My sweet tooth got the better of me today, so this is what came about. I already had some frozen sourdough bread dough in the freezer, so didn't have to make a new batch. I first rolled out the dough balls into about 5" circles (sort of). Spread with whipped cream cheese and a layer of Mrs. Walle's homemade black raspberry jelly. Rolled them up, pinched the seams together, brushed with butter and let raise for about an hour. Then frosted with a simple powdered sugar glaze. Mmmmmmmmmm good!

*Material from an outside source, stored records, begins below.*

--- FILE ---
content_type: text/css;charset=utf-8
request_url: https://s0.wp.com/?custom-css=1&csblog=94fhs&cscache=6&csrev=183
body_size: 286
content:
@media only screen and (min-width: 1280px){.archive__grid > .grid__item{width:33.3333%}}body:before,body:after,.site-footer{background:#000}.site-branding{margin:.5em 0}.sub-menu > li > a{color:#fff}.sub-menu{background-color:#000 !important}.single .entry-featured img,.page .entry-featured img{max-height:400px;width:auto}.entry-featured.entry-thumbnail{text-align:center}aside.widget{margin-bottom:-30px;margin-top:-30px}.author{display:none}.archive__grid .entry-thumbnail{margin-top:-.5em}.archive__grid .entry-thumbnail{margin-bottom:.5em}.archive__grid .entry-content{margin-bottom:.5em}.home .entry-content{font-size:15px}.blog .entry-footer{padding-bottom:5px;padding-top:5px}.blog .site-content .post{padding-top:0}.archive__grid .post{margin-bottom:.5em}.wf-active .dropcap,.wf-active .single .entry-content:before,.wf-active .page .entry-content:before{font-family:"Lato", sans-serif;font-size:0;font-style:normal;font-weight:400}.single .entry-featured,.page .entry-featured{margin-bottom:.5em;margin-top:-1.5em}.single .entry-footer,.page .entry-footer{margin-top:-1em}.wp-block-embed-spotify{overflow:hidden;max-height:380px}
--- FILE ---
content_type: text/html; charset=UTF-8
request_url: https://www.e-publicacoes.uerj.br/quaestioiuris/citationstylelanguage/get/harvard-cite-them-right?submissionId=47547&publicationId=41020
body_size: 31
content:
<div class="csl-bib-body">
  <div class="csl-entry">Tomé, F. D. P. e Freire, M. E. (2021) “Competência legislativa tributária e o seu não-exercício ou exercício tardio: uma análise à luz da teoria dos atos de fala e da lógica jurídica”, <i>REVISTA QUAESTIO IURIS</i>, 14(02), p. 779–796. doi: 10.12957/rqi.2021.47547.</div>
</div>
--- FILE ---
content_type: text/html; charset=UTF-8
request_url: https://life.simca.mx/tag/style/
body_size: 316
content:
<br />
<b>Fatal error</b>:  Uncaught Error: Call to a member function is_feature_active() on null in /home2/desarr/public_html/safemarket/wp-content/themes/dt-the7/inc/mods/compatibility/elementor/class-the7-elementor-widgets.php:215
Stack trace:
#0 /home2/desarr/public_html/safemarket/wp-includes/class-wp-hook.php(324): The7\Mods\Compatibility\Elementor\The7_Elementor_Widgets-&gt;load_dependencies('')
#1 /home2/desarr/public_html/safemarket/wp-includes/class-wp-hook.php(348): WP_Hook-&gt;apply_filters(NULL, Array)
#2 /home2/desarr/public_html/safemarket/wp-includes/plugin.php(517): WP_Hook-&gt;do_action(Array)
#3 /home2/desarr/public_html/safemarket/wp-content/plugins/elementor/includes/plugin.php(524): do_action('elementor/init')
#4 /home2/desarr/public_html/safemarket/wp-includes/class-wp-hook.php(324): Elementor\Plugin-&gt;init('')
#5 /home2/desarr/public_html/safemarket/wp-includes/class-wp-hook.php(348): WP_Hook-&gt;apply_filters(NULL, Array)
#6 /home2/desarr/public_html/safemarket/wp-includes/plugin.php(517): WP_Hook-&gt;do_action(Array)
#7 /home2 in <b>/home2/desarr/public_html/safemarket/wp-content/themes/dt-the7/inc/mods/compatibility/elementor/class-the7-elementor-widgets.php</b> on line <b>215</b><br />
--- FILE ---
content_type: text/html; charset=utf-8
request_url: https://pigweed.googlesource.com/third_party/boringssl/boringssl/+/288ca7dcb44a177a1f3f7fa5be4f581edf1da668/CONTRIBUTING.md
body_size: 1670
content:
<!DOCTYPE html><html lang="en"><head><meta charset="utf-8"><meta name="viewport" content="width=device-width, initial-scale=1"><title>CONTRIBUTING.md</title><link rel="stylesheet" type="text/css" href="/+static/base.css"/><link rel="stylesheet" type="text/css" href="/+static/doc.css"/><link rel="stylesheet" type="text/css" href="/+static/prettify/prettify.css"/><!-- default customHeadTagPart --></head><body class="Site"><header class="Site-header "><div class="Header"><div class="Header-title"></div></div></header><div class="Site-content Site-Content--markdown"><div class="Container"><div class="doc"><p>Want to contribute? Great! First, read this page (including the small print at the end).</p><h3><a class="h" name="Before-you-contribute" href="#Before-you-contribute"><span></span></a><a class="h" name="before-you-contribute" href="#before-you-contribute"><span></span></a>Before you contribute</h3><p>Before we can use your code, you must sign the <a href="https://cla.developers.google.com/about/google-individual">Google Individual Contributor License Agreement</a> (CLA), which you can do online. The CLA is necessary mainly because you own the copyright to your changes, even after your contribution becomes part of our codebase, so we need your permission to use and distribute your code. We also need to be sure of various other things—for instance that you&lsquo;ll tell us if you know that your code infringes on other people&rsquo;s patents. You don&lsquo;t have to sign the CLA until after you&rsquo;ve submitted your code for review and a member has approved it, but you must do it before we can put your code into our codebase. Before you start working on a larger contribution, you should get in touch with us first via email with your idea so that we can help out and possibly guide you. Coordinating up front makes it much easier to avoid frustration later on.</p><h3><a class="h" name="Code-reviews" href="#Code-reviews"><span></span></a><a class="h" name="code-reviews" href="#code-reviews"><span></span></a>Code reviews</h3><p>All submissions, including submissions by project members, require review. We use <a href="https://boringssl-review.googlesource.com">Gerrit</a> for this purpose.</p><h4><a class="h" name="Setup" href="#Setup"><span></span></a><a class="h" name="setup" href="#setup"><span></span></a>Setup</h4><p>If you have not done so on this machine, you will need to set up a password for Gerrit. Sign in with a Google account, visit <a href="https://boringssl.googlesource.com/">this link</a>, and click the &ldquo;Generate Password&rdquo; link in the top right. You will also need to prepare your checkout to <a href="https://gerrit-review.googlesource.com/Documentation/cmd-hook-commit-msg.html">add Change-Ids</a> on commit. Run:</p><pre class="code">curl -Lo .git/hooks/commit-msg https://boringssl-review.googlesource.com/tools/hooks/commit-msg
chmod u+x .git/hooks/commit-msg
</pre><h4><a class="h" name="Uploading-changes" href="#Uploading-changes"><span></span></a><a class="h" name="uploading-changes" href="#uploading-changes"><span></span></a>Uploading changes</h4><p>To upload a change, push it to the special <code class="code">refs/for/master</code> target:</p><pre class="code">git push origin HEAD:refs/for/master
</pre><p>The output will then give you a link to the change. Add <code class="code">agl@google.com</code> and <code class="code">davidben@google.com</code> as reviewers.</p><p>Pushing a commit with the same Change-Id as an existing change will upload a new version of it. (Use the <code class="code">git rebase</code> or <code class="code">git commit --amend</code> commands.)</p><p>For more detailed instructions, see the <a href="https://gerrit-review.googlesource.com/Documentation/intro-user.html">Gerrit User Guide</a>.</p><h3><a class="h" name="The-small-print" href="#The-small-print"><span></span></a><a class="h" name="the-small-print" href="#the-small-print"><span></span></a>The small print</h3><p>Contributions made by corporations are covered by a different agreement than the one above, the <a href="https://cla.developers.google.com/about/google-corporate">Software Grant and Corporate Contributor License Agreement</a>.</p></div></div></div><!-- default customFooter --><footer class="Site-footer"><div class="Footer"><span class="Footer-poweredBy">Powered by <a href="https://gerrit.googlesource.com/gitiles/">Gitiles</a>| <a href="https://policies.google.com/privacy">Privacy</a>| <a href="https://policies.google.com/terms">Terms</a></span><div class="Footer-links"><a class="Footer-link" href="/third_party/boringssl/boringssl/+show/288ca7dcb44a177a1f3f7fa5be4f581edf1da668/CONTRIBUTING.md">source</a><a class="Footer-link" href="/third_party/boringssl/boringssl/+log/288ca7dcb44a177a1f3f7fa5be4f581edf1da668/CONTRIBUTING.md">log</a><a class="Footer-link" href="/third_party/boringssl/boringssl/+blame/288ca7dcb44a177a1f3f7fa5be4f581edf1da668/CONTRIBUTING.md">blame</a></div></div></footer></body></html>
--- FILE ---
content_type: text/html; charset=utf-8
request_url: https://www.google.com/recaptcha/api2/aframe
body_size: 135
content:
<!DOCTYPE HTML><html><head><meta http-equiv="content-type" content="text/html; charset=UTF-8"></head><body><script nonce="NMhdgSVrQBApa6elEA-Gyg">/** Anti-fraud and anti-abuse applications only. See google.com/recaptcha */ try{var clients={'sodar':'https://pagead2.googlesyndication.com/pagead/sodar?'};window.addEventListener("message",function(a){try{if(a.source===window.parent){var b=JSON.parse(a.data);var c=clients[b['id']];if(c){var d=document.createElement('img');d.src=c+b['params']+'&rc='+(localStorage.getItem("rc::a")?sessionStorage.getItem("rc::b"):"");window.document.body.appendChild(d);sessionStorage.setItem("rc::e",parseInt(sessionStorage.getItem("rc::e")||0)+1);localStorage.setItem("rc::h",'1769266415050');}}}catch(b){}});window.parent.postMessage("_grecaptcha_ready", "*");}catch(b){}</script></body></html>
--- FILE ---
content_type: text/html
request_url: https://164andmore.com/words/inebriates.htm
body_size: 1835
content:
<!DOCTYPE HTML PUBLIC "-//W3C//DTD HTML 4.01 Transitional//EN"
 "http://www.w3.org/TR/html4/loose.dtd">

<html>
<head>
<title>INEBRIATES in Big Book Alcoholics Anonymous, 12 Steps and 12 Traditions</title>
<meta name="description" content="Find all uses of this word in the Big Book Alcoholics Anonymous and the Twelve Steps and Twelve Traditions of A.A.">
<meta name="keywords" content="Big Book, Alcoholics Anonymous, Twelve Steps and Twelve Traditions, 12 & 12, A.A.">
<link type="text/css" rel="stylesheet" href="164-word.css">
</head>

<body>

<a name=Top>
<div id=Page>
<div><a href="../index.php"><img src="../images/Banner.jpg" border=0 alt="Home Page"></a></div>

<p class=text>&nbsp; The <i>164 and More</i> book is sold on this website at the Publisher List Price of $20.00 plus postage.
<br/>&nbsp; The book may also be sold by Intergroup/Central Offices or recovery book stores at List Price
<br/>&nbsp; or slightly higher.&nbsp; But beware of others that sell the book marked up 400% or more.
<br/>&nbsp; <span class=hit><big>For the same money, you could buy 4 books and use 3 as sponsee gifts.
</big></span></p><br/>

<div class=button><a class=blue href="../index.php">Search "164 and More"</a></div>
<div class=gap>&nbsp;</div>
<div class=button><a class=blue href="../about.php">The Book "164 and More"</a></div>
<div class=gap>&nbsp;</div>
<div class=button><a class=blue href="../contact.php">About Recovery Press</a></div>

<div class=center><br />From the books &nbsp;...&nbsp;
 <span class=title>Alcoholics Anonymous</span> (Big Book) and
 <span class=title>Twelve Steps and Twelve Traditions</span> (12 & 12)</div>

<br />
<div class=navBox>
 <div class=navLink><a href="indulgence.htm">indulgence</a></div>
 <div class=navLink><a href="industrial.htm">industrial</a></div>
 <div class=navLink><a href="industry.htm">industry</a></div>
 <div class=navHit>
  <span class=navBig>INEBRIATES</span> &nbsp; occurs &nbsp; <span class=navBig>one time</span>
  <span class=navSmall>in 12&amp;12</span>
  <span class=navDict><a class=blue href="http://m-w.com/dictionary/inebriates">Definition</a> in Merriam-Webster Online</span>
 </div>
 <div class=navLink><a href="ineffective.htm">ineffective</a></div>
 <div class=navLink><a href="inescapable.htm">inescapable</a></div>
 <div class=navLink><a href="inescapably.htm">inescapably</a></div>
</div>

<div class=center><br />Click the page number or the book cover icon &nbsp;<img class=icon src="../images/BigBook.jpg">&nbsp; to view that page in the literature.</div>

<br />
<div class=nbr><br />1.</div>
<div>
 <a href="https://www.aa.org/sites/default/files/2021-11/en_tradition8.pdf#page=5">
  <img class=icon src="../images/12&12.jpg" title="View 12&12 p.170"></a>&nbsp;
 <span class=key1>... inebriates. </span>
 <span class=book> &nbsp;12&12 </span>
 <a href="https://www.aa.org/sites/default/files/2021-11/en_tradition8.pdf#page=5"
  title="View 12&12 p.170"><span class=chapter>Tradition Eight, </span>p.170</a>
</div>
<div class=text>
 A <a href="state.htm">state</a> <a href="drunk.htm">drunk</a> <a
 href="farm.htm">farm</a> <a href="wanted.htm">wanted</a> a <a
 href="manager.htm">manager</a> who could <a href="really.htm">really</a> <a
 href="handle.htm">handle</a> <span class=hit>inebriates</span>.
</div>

Thanks for checking out my dessert.

__________________


----------



## mballi3011 (Jan 15, 2012)

YUMM  O


----------



## alblancher (Jan 15, 2012)

I bet those are good with a hot cup of coffee   Thanks for the idea, going to be doing this next time we have company spend the night!


----------



## smokeamotive (Jan 15, 2012)

Here I am with coffee in hand wishin I had one of those to go with it......


----------



## roller (Jan 15, 2012)

AWW Man you are killing meand I have not had breakfast yet....Thats a great job !


----------



## rdknb (Jan 15, 2012)




----------



## scarbelly (Jan 15, 2012)

Man those look great Keith- we did some of Gunny's chocolate roll yesterday with our NEW starter - thanks again - coffee shipping to you tomorrow


----------



## bassman (Jan 15, 2012)

Thanks for all the replies.  Gary, I'd love to see the chocolate roll.


----------



## SmokinAl (Jan 15, 2012)

Those rolls look delicious!


----------



## africanmeat (Jan 15, 2012)

mballi3011 said:


> YUMM  O


Yes   Yummy


----------



## erain (Jan 15, 2012)

All right now Kieth... now ya done it... I am gonna so steal this from you!Thumbs Up


----------